- [WHAT TO WORK ON]: In the radio interview transcript, what is the title of Jefferson Morley's forthcoming book?

::: TEXT EXCERPT :::

It's anti-war radio.
I'm Scott Horton.
And our first guest on the show today is Jefferson Morley, staff writer for salon.com in Washington, author of the forthcoming book, Snowstorm in August, Washington City, Francis Scott Key, and the Forgotten Race Riot of 1835.
Boy, that sounds interesting.
He's also written for everything, the Post, the New Republic, Harper's, the Center for Independent Media, the Nation, et cetera, et cetera.
Taught at Boston University, Georgetown, and District of Columbia Public Schools too.
Welcome to the show.
How are you doing?
Thank you, Scott.
I'm good.
Well, good.
I'm very happy to have you here.
I really enjoyed this article.
I'm glad you wrote it.
I like knowing that other people read it.
Makes me feel good to think that these kinds of ideas are at least, you know, even if it is too little, too late or something, at least people are going to be a little bit more aware of what's happening to us.
Not too little, too late.
There's a lot of interest in this.
And, you know, there's time to do something about this, but the prevalence of the drones is going to be a coming story in the United States airspace in the coming years.
So people need to educate themselves and figure out how we can regulate them.
It's very important.
You know, people, I guess, have asked for a long time, as long as I've been alive or understanding words in English anyway, people have been asking, well, what will the American people not put up with?
There's got to be a line with what if they like came to write 666 on our foreheads?
We'd rebel against that, right?
Like there's got to be something that they can't do.
They can take our kids and put them in wars that are no good, obviously, spend their lives for nothing.
They're already using drones.
They put cameras up on every street corner in America without ever holding a single referendum in a single city or county or municipal utility district a single time.
They just did it.
And nobody ever- Well, that's why I say there's time to act.
Right now, only about in terms of drones in the U.S. airspace, which I wrote about and continue to write about for salon.com, there's only about 10 public safety departments 10 to 20 public safety and law enforcement departments nationwide that have adapted this technology.
And there's only a couple that actually have it in the air right now.
So there is time to act.
This isn't a fait accompli by any means, but people need to understand what this technology is capable of, what law enforcement and government agencies want to use it for.
They need to understand that the very legitimate and very valuable uses that this technology can have for public safety.
And they also need to understand the threats that it poses to privacy and civil liberty.
Yeah, well, I mean, come on, you can always come up with a million reasons to, you know, we could, you could come up with arguments to have just robot cops, because after all, you don't want to ever have to risk the life of a deputy or something.
You can come up with always, especially officer safety reasons to use a drone.
You can use a drone on every, every warrant from now on.
And I mean, I think if necessity is the only argument, that's what I'm trying to say.
That's all for real, real, real, real possibilities for helping people for search and rescue mission.
So that, you know, that's not, I don't dismiss this technology out of hand.

::: DATASET CONTENT :::

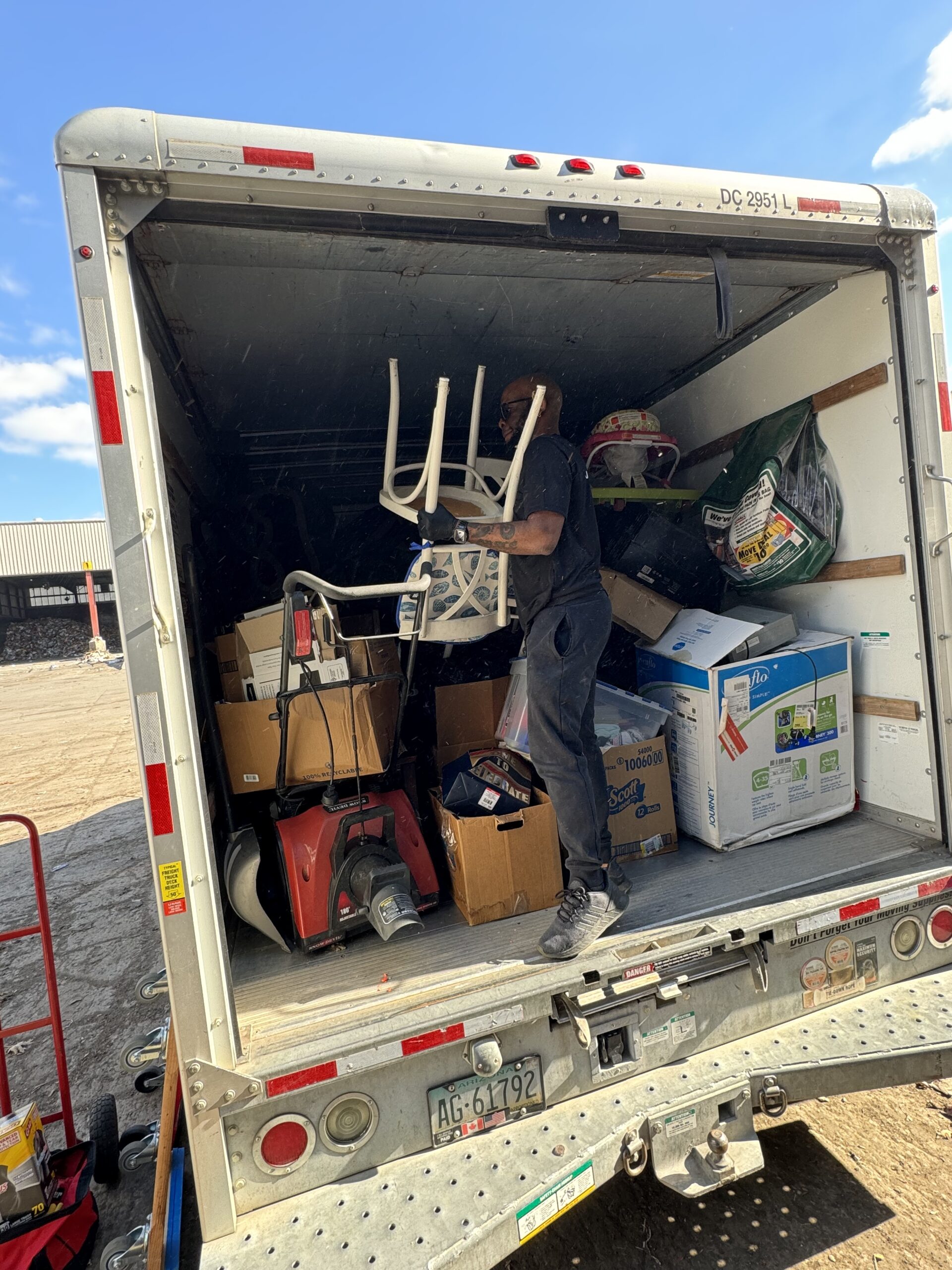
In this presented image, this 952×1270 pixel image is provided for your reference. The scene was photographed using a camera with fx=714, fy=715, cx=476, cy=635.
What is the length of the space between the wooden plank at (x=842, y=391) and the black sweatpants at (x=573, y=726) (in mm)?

:::

- [ANSWER TO THE TASK]: Snowstorm in August, Washington City, Francis Scott Key, and the Forgotten Race Riot of 1835